Let’s start with a simple `makeBigString(...)`

function, which expects six values and returns a string with all of them.

```
const makeBigString = (a, b, c, d, e, f) => `${a}${b}${c}${d}${e}${f}`;
const partialMakeBigString = partial(makeBigString);
/*
* Or write:
*
* const makeBigString = partial((a,b,c,d,e,f) => `${a}${b}${c}${d}${e}${f}`);
*
*/
```

Then, you can write:

```
partialMakeBigString(undefined,2,undefined,undefined,5)(undefined,3)(1,4)(6);
// result is "123456"
```

Let’s follow what is happening here, step by step:

- first,
`partialMakeBigString(undefined,2,undefined,undefined,5)`

returns a new version of the original function that fixes its 2nd and 5th parameters, leaving all the rest undefined. - calling that function with
`(undefined,3)`

fixes its 2nd parameter (which actually is the 3rd parameter of the original function) and produces a new function that still expects three more parameters - calling the latest function with
`(1,4)`

fixes the first two of the three parameters and produces a new function that needs just one parameter - providing
`(6)`

to the last function actually finishes fixing all the parameters of the original function, which is then called to produce`"123456"`

.

How would we do our original taxes example?
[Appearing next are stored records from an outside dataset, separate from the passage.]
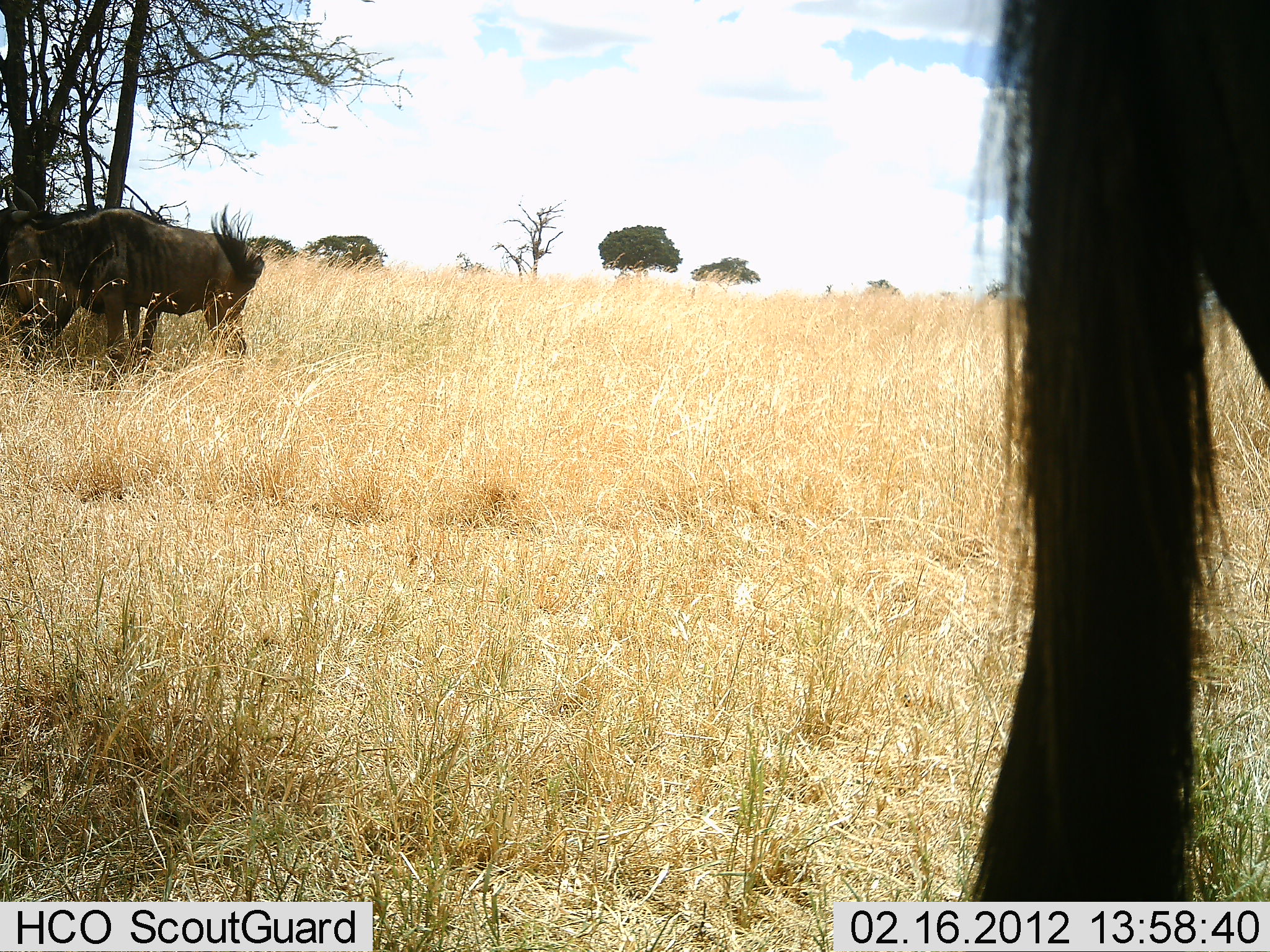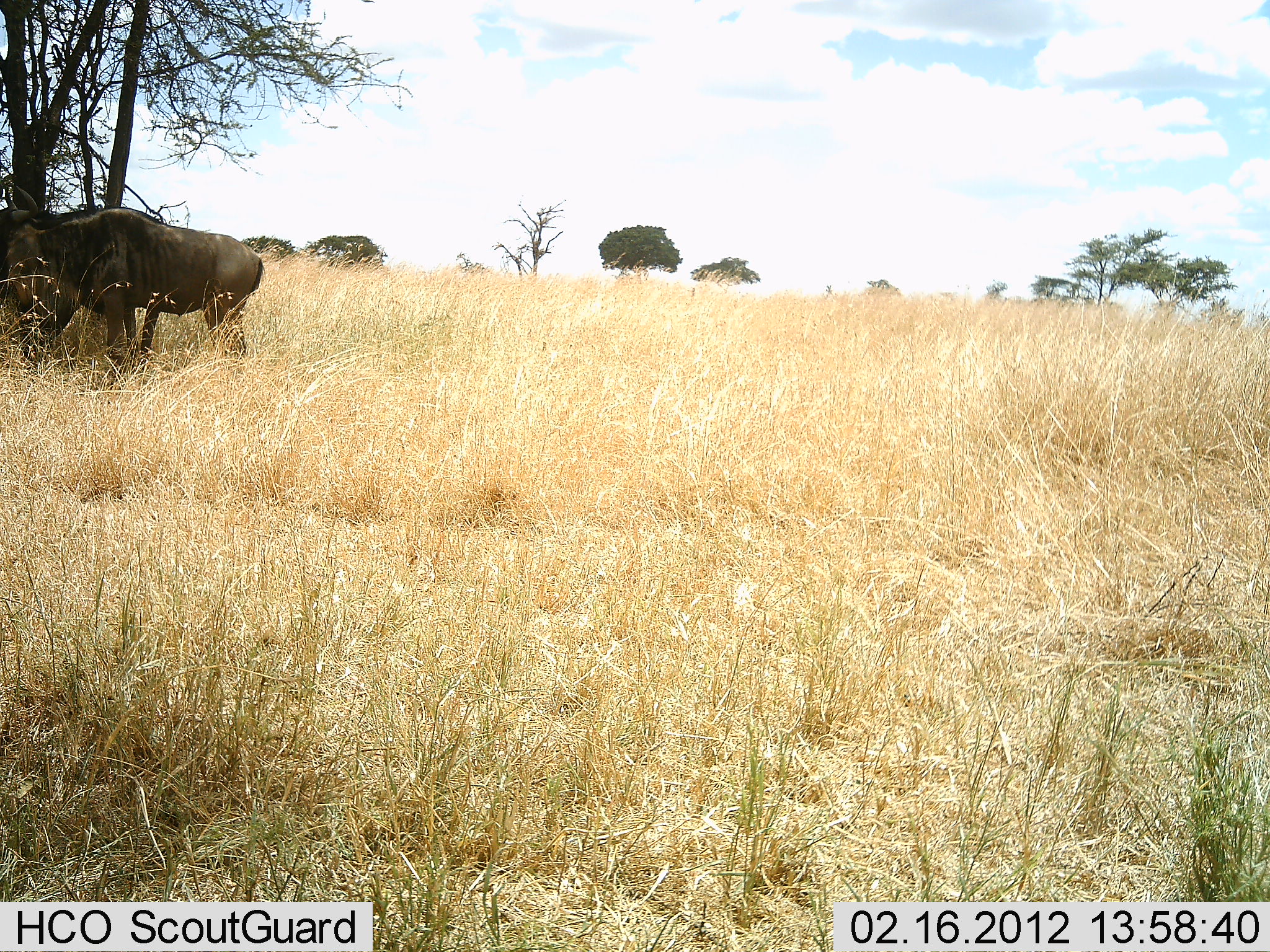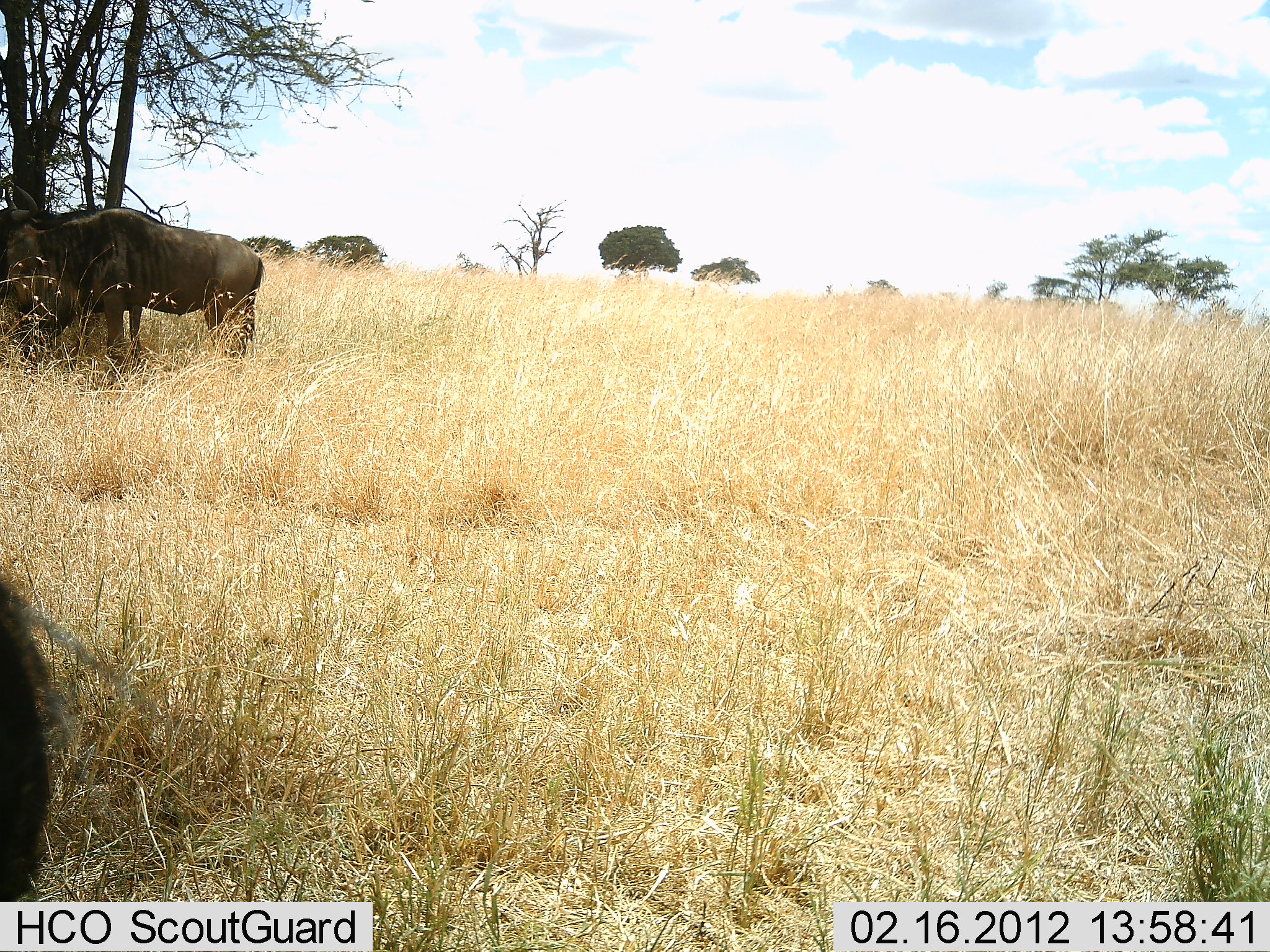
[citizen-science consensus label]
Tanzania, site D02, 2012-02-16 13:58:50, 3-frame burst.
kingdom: Animalia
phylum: Chordata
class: Mammalia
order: Artiodactyla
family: Bovidae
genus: Connochaetes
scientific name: Connochaetes taurinus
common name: blue wildebeest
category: wildebeest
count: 3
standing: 62%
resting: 10%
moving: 52%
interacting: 0%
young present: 5%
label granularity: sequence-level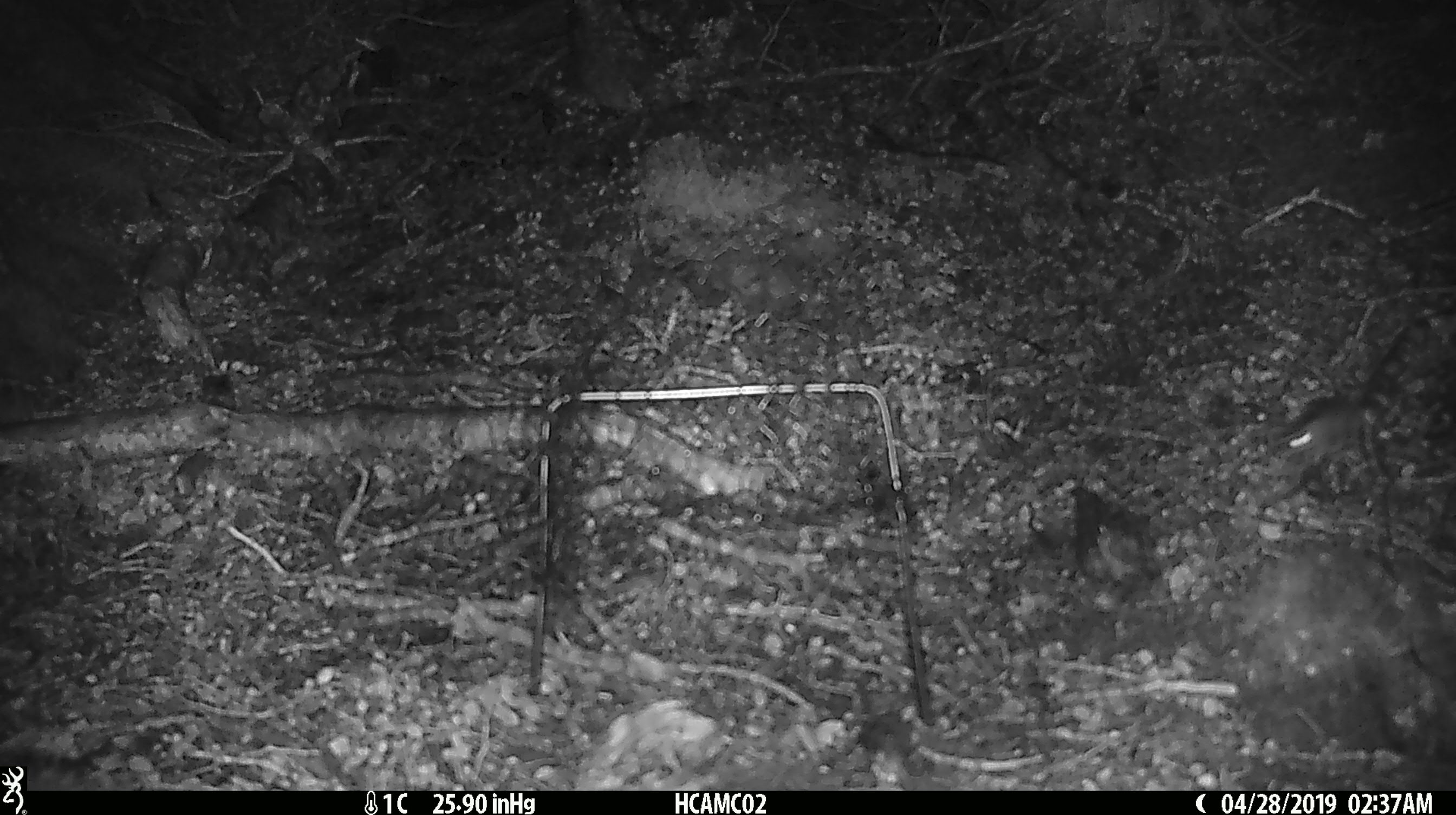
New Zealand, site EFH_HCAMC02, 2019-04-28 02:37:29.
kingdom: Animalia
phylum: Chordata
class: Mammalia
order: Rodentia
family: Muridae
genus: Mus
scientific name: Mus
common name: mouse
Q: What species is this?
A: Mouse (Mus).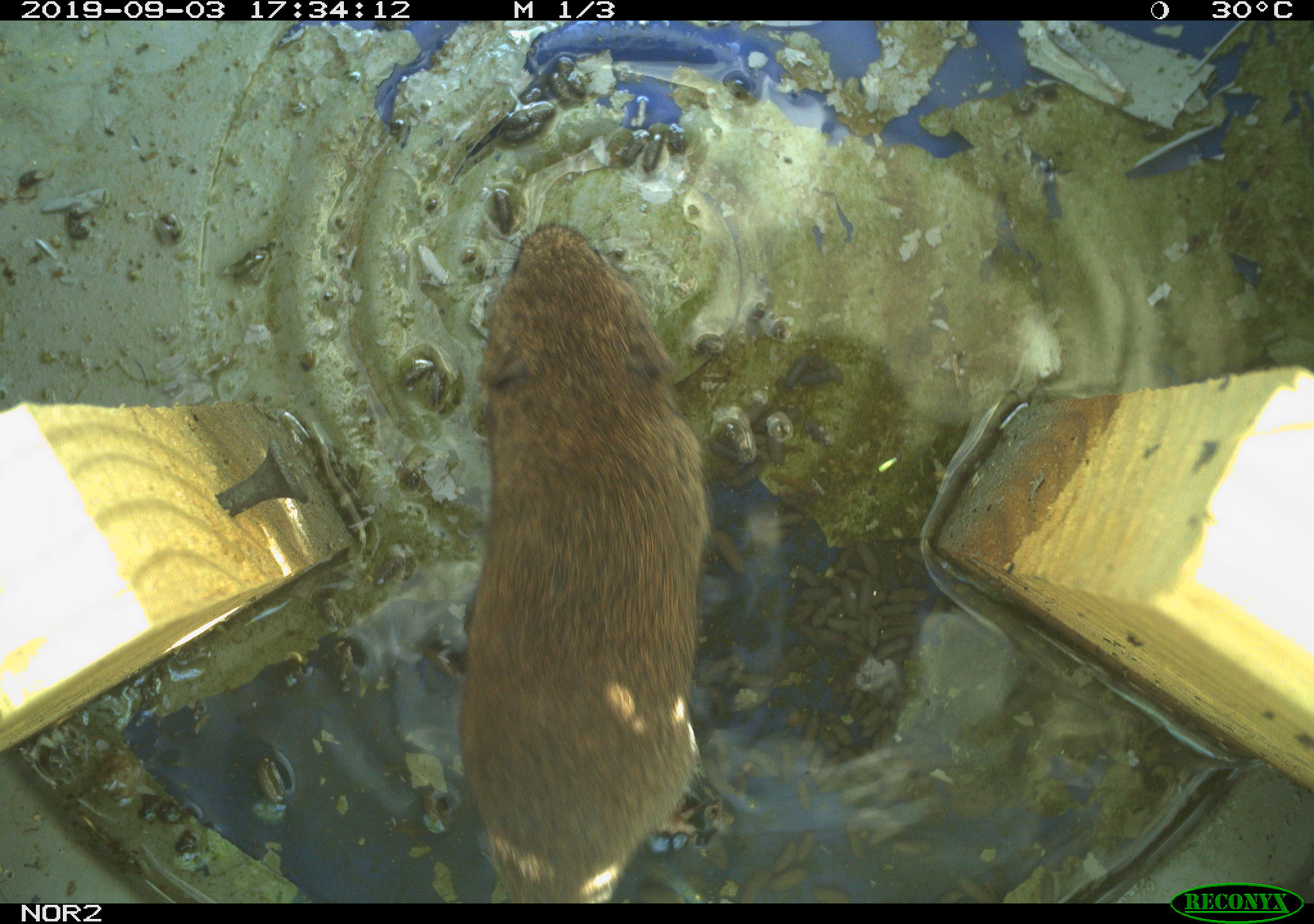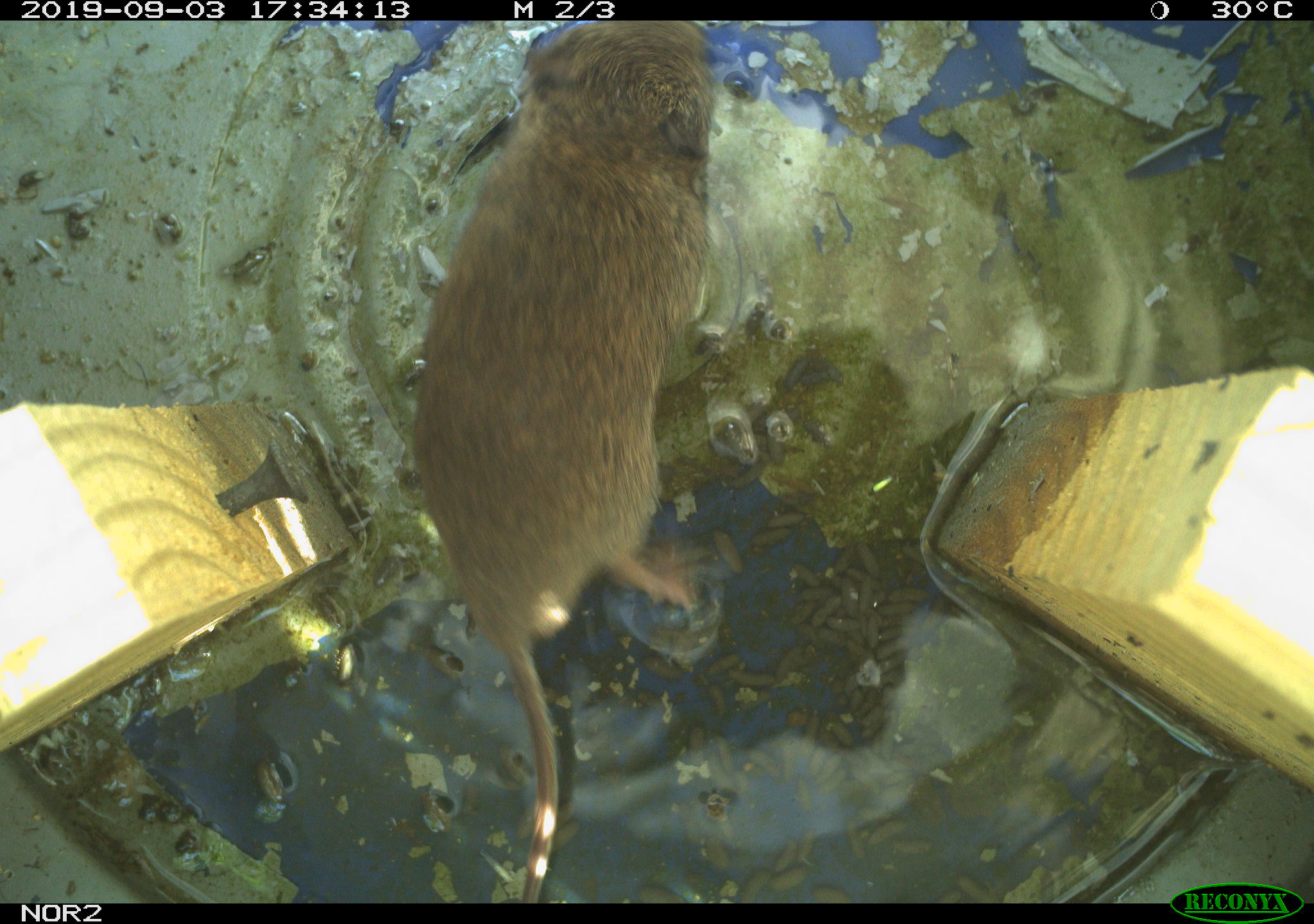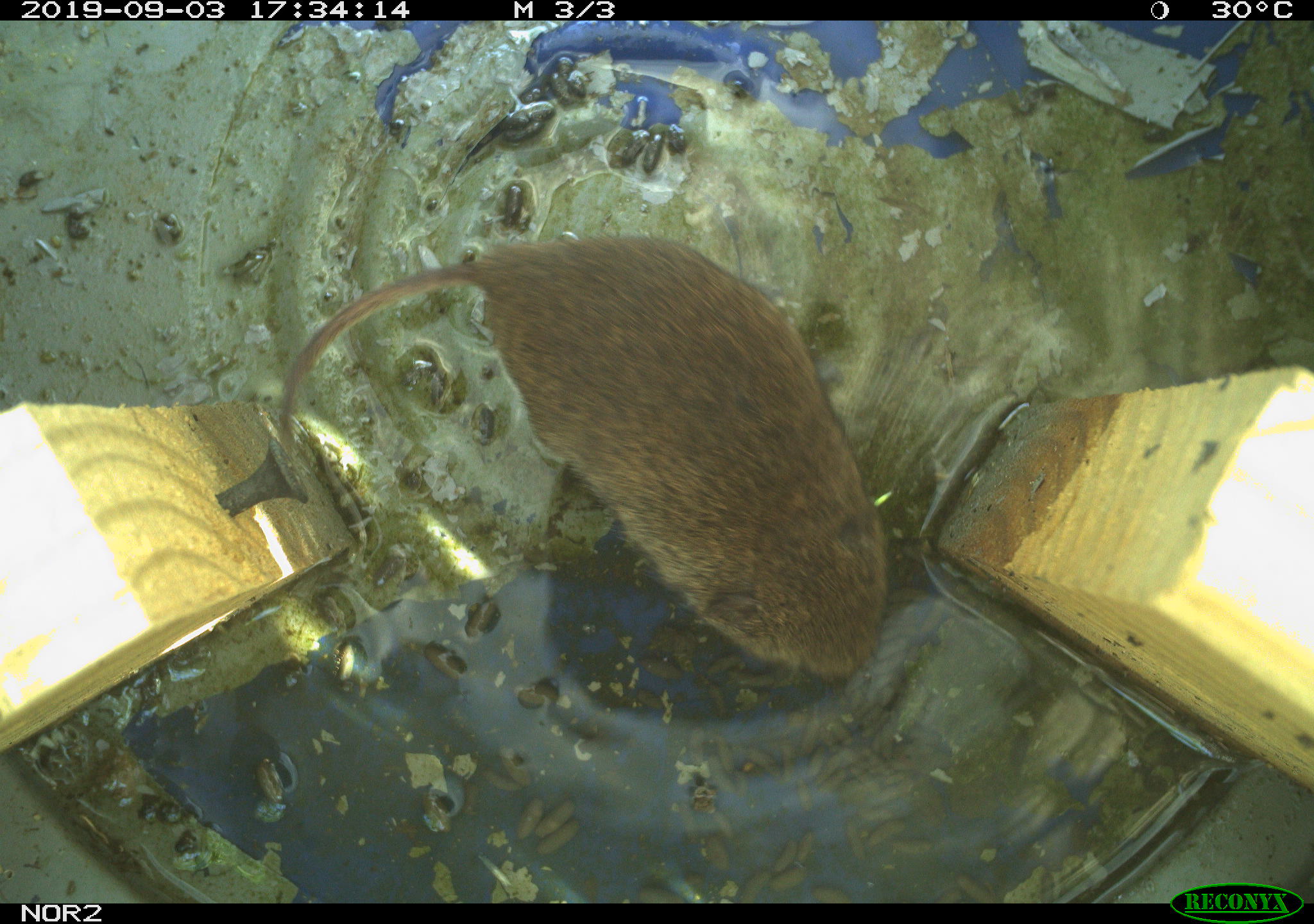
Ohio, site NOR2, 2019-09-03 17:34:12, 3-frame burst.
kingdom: Animalia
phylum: Chordata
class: Mammalia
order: Rodentia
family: Cricetidae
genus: Microtus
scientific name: Microtus pennsylvanicus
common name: meadow vole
Meadow vole (Microtus pennsylvanicus).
There are two ways. We could use partial application when defining `addUruguayTax(...)`

as in:

`const addUruguayTax = partial(addTax)(undefined, 22);`

Or (better yet, in my opinion) we could have defined `addTax(...)`

from the beginning to allow partial application:

```
const addTax = partial((moneyAmount, taxRate): number => {
return moneyAmount + moneyAmount * rate / 100;
})
```

Both solutions work, but I think the first one is harder to understand—having two sets of parentheses in a row is not common.

## Conclusion

Partial application is an interesting technique that simplifies working with functions, whenever you foresee the possibility or need for providing just a few parameters at a time, producing a function that, at a later time, will receive the pending rest. Implementation takes advantage of closures and recursion, highlighting all the facilities JavaScript includes to allow very functional ways of working!